>>

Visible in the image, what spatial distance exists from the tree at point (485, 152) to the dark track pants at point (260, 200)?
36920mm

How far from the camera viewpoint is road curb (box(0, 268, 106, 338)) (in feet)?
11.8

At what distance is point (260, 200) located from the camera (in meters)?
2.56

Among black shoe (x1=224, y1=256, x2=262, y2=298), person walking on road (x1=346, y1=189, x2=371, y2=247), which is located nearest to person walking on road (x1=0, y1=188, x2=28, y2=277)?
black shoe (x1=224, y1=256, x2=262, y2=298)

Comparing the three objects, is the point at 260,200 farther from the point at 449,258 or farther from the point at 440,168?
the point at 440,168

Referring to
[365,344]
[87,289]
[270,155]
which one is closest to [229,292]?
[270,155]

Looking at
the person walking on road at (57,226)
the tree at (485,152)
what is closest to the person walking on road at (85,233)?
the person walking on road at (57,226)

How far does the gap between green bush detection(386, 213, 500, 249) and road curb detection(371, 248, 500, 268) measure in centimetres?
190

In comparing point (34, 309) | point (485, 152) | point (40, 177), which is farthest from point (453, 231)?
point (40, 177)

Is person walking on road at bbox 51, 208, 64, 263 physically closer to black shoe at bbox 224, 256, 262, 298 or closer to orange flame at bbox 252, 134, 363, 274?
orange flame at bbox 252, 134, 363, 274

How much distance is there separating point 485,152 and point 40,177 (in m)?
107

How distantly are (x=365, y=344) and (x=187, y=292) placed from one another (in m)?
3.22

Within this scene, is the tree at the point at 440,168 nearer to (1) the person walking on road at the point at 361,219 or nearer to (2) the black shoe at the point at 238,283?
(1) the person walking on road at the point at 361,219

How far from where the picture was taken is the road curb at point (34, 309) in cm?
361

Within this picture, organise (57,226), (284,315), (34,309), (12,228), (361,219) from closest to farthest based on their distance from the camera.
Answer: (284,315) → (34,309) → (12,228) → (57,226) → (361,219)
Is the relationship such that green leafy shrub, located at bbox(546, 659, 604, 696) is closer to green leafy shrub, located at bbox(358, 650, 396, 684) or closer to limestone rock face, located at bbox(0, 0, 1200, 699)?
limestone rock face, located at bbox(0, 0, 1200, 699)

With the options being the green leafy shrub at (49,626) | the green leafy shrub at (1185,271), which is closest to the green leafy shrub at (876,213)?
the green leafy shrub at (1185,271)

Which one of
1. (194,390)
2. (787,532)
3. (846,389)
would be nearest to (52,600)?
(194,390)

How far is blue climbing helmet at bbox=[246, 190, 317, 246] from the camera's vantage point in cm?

<<

▶ _WHAT TO DO_
Render the listing above as a JSON list of strings, with one string per line and blank lines omitted.

▶ _FULL RESPONSE_
[
  "Visible in the image, what spatial distance exists from the tree at point (485, 152) to the dark track pants at point (260, 200)?",
  "36920mm",
  "How far from the camera viewpoint is road curb (box(0, 268, 106, 338)) (in feet)?",
  "11.8",
  "At what distance is point (260, 200) located from the camera (in meters)?",
  "2.56",
  "Among black shoe (x1=224, y1=256, x2=262, y2=298), person walking on road (x1=346, y1=189, x2=371, y2=247), which is located nearest to person walking on road (x1=0, y1=188, x2=28, y2=277)?",
  "black shoe (x1=224, y1=256, x2=262, y2=298)",
  "Comparing the three objects, is the point at 260,200 farther from the point at 449,258 or farther from the point at 440,168?",
  "the point at 440,168",
  "Referring to",
  "[365,344]",
  "[87,289]",
  "[270,155]",
  "which one is closest to [229,292]?",
  "[270,155]",
  "Looking at",
  "the person walking on road at (57,226)",
  "the tree at (485,152)",
  "what is closest to the person walking on road at (85,233)?",
  "the person walking on road at (57,226)",
  "How far does the gap between green bush detection(386, 213, 500, 249) and road curb detection(371, 248, 500, 268) measure in centimetres?",
  "190",
  "In comparing point (34, 309) | point (485, 152) | point (40, 177), which is farthest from point (453, 231)?",
  "point (40, 177)",
  "Is person walking on road at bbox 51, 208, 64, 263 physically closer to black shoe at bbox 224, 256, 262, 298 or closer to orange flame at bbox 252, 134, 363, 274?",
  "orange flame at bbox 252, 134, 363, 274",
  "How much distance is there separating point 485,152 and point 40,177 (in m)?",
  "107",
  "How distantly are (x=365, y=344) and (x=187, y=292) placed from one another (in m)?",
  "3.22",
  "Within this scene, is the tree at the point at 440,168 nearer to (1) the person walking on road at the point at 361,219 or nearer to (2) the black shoe at the point at 238,283?",
  "(1) the person walking on road at the point at 361,219",
  "How far from where the picture was taken is the road curb at point (34, 309) in cm?",
  "361",
  "Within this picture, organise (57,226), (284,315), (34,309), (12,228), (361,219) from closest to farthest based on their distance from the camera.",
  "Answer: (284,315) → (34,309) → (12,228) → (57,226) → (361,219)",
  "Is the relationship such that green leafy shrub, located at bbox(546, 659, 604, 696) is closer to green leafy shrub, located at bbox(358, 650, 396, 684) or closer to limestone rock face, located at bbox(0, 0, 1200, 699)?",
  "limestone rock face, located at bbox(0, 0, 1200, 699)",
  "With the options being the green leafy shrub at (49,626) | the green leafy shrub at (1185,271), which is closest to the green leafy shrub at (876,213)?",
  "the green leafy shrub at (1185,271)",
  "Which one of",
  "1. (194,390)",
  "2. (787,532)",
  "3. (846,389)",
  "would be nearest to (52,600)?",
  "(194,390)",
  "How far is blue climbing helmet at bbox=[246, 190, 317, 246] from the camera's vantage point in cm?"
]